Me: No . . . I don't think so . . . I think I'm afraid of having to do this again.


Jesus: One step at at time, Precious. Come and let me rub this medicine on, let me wrap up your heart with My Love. I'll take away that pain. I really don't want you to keep bleeding like this.


Me: Oh, that sounds amazing. One more thing, Lord . . .


Jesus: Yes?


Me: Can I have my bricks back . . . just in case.


Jesus: No, child.


Me: Then You're telling me this won't happen again?


Jesus: No, child.


Me: But . . .


Jesus: I will show you another way. You will learn to love deep as I do. I will show you how to listen and speak my light and peace. I will pour my healing over you and over her, and I will unify you both in My love. I will guide you in what to say and what not to say. I will show you how I see her and I will use you both for Love. It will take time and continuous surrender to My precious plan. I will be here for you. I will strengthen you. I will be the only wall you need. Now are you ready to come close? Come into my arms, I am waiting.
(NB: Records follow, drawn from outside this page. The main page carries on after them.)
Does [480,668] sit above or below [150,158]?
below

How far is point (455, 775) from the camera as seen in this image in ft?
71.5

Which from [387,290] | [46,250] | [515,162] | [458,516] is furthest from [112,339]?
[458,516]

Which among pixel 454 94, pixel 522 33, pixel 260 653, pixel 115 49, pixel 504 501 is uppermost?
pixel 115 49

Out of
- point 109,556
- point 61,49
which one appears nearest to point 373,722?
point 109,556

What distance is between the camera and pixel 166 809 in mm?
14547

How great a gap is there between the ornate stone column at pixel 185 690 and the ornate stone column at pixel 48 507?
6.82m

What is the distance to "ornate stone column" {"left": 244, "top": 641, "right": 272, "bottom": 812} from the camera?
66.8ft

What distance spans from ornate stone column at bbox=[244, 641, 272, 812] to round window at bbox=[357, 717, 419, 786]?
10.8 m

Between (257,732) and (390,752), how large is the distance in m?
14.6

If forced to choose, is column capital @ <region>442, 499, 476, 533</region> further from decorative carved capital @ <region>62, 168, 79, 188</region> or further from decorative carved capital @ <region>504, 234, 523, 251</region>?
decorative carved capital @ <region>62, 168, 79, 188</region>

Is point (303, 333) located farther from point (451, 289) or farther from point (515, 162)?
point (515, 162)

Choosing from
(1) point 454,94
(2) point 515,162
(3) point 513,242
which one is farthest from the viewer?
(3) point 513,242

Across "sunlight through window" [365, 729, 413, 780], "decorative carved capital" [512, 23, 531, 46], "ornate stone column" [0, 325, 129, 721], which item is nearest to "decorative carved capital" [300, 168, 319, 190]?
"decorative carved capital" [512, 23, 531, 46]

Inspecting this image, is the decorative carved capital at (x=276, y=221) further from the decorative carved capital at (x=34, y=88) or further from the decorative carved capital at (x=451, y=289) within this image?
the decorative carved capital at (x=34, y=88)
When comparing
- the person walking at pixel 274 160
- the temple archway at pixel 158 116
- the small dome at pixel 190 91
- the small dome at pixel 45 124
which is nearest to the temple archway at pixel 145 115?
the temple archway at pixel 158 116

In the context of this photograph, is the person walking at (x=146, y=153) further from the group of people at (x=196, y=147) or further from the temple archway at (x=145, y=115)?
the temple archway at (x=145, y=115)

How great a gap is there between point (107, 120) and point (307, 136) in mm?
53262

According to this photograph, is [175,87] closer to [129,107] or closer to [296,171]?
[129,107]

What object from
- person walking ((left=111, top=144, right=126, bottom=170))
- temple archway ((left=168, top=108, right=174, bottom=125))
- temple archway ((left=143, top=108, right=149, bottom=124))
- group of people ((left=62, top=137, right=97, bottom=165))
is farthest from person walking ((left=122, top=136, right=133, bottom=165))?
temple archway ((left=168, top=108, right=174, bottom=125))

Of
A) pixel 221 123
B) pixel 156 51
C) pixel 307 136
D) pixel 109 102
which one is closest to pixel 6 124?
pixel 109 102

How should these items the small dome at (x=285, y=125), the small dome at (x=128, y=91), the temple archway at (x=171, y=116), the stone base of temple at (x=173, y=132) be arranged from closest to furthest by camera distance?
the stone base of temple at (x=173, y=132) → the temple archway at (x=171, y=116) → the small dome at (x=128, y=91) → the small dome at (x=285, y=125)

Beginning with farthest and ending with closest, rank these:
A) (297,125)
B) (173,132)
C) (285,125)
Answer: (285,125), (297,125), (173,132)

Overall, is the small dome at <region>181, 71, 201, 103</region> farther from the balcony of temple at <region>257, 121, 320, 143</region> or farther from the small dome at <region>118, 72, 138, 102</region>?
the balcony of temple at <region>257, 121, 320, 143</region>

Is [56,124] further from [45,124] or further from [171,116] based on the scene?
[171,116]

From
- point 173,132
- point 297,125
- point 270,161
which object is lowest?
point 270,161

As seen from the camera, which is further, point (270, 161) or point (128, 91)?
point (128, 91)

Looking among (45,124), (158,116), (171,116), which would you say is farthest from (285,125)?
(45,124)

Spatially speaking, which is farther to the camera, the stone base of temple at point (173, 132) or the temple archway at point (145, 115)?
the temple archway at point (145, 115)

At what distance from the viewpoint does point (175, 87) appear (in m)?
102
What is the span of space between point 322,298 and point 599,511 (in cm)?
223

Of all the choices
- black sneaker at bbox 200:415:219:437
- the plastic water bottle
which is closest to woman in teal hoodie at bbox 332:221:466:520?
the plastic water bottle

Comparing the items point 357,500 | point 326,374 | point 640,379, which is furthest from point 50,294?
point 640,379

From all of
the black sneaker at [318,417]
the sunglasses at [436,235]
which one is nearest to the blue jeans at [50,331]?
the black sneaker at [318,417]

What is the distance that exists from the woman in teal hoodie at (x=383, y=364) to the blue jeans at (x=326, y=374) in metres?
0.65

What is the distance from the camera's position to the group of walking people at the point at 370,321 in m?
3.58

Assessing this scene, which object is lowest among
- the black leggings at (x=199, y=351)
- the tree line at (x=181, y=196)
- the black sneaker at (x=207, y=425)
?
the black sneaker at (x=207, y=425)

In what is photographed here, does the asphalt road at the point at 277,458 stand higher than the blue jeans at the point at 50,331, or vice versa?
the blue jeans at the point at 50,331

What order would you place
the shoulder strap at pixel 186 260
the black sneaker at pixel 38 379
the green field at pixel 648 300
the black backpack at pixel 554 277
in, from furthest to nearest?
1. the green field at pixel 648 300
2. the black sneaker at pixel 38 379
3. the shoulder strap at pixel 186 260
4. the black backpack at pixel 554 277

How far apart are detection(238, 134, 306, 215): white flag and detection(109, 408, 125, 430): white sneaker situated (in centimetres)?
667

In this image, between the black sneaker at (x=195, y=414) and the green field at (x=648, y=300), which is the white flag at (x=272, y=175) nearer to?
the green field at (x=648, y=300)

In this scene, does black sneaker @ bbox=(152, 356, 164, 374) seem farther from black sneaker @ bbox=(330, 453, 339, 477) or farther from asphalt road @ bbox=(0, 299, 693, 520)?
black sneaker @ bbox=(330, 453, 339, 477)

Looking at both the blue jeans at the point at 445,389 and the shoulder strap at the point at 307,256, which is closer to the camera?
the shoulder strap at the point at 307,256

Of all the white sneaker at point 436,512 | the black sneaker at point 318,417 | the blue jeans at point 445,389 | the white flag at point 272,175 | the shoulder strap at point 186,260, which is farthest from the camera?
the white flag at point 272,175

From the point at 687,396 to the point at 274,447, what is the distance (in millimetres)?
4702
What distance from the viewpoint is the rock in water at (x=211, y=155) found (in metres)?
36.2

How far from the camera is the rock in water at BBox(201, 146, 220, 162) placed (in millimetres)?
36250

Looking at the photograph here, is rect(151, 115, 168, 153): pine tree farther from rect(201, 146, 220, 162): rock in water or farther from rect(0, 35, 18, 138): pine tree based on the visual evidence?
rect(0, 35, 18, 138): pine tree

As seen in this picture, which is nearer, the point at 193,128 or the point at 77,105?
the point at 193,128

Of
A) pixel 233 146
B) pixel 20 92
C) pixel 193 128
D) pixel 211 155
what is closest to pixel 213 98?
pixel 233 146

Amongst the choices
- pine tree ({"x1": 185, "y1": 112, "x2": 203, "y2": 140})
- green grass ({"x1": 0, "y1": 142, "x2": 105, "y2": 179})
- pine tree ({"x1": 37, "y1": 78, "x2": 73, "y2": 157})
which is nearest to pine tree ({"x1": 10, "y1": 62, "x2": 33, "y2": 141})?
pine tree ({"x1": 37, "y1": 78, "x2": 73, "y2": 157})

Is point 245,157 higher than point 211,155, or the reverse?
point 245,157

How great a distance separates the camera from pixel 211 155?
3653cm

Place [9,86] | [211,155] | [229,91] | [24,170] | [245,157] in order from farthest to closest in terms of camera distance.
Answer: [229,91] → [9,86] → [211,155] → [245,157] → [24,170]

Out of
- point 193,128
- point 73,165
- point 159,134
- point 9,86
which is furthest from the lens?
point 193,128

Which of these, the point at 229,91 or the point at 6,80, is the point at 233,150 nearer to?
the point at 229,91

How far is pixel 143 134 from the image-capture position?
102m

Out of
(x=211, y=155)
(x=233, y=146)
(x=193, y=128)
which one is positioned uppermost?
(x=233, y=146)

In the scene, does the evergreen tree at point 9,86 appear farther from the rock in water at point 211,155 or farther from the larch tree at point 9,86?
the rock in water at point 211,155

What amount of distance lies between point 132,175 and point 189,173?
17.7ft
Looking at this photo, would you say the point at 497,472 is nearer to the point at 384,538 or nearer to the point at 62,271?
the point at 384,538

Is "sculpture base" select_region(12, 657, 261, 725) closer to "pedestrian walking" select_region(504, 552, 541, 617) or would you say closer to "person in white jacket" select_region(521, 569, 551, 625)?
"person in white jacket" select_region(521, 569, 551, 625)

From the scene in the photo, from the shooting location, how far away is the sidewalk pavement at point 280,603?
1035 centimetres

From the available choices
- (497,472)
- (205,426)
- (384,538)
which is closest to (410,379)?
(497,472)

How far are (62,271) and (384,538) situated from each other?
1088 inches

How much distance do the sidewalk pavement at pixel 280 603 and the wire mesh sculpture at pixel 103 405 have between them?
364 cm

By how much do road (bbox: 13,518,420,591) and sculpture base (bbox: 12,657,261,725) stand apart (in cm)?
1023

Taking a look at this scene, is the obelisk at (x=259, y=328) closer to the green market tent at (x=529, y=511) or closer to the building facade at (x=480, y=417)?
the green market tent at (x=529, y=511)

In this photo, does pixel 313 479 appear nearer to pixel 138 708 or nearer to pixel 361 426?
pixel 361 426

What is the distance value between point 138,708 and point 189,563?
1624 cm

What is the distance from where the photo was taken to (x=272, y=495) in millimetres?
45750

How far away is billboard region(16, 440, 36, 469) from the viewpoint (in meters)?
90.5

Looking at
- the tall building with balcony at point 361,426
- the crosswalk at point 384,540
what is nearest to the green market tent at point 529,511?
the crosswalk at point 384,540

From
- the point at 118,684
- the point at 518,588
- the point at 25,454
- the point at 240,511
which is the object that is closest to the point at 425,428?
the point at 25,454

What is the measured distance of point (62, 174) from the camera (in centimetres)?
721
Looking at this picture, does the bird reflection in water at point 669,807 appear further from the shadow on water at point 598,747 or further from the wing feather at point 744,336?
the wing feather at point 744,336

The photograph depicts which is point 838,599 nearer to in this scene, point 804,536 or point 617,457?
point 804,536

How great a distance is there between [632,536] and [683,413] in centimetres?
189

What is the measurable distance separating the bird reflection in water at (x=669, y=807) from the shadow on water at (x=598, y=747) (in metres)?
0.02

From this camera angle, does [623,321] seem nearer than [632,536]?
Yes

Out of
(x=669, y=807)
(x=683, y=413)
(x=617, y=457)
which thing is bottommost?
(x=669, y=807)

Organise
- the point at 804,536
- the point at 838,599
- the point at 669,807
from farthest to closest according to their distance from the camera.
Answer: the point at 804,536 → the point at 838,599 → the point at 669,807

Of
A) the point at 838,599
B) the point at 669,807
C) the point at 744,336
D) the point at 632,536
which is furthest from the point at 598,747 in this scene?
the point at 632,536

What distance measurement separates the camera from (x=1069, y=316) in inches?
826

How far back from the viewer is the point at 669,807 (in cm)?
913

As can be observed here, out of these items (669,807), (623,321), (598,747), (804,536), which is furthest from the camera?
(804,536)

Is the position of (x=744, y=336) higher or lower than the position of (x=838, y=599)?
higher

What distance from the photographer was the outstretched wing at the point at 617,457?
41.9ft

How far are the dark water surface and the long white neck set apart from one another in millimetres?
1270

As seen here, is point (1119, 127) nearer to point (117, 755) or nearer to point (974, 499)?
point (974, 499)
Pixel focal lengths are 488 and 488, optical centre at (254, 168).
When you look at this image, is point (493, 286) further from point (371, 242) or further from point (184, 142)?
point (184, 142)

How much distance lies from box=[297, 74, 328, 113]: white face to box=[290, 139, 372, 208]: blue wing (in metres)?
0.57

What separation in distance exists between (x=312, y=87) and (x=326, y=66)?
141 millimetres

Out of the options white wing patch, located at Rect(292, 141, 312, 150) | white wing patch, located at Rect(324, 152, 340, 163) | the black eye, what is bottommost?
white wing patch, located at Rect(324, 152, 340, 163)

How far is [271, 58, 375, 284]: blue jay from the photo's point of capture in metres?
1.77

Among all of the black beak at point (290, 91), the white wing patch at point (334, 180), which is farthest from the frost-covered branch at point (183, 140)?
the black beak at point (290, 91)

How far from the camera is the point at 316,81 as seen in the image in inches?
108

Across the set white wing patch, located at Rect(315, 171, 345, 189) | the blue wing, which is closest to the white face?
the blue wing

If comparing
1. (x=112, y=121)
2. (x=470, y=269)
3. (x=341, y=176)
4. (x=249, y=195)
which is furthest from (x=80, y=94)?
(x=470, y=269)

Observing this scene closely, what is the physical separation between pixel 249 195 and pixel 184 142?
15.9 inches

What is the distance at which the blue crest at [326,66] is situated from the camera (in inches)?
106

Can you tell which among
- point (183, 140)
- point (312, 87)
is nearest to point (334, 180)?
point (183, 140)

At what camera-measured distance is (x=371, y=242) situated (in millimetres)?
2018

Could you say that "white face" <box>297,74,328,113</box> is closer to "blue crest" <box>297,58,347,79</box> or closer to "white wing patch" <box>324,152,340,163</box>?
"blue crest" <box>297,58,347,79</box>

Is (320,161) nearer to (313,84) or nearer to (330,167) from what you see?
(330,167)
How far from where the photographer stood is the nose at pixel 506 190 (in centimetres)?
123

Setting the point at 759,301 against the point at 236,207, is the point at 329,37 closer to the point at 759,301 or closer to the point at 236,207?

"Hatred stirs up quarrels, but love makes up for all offenses." -Proverbs 10:12 (NLT)


Friends, forgiveness is not optional. God's Word says we MUST forgive. I challenge you to have your own conversation with the Lord of Love today. Let Him wash away your bitterness and pour a new spirit in you. Surrender to His plan to heal you. You can trust Him.


I do.

Monday, May 16, 2011

Breaking down the walls

I've had quite a few of you give feedback to Sunday's post - thank you for your honesty and vulnerability.


In all likelihood, we all have at least one story about how another woman has betrayed us or wounded our hearts. And when those wounds come like a knife through your back and you sit there holding your blood seeping into your hands with nothing else to do, your bloody fingers find the bricks. And you think to yourself, "What in the world can I do to prevent this pain again?" And the only solution you come up with is to stay away from all women. You generalize, telling yourself, "It will always end this way. My hopes for the friend I'm starving for are destroyed. I should give up now so at least I won't have to feel this ever again." And you use the bricks and the mortar and your wall gets higher and higher until they can see you but they can't touch you or hurt you . . . or love you.


It's comfortable behind your wall for a while. Safe. Quiet. Peaceful. Controlled.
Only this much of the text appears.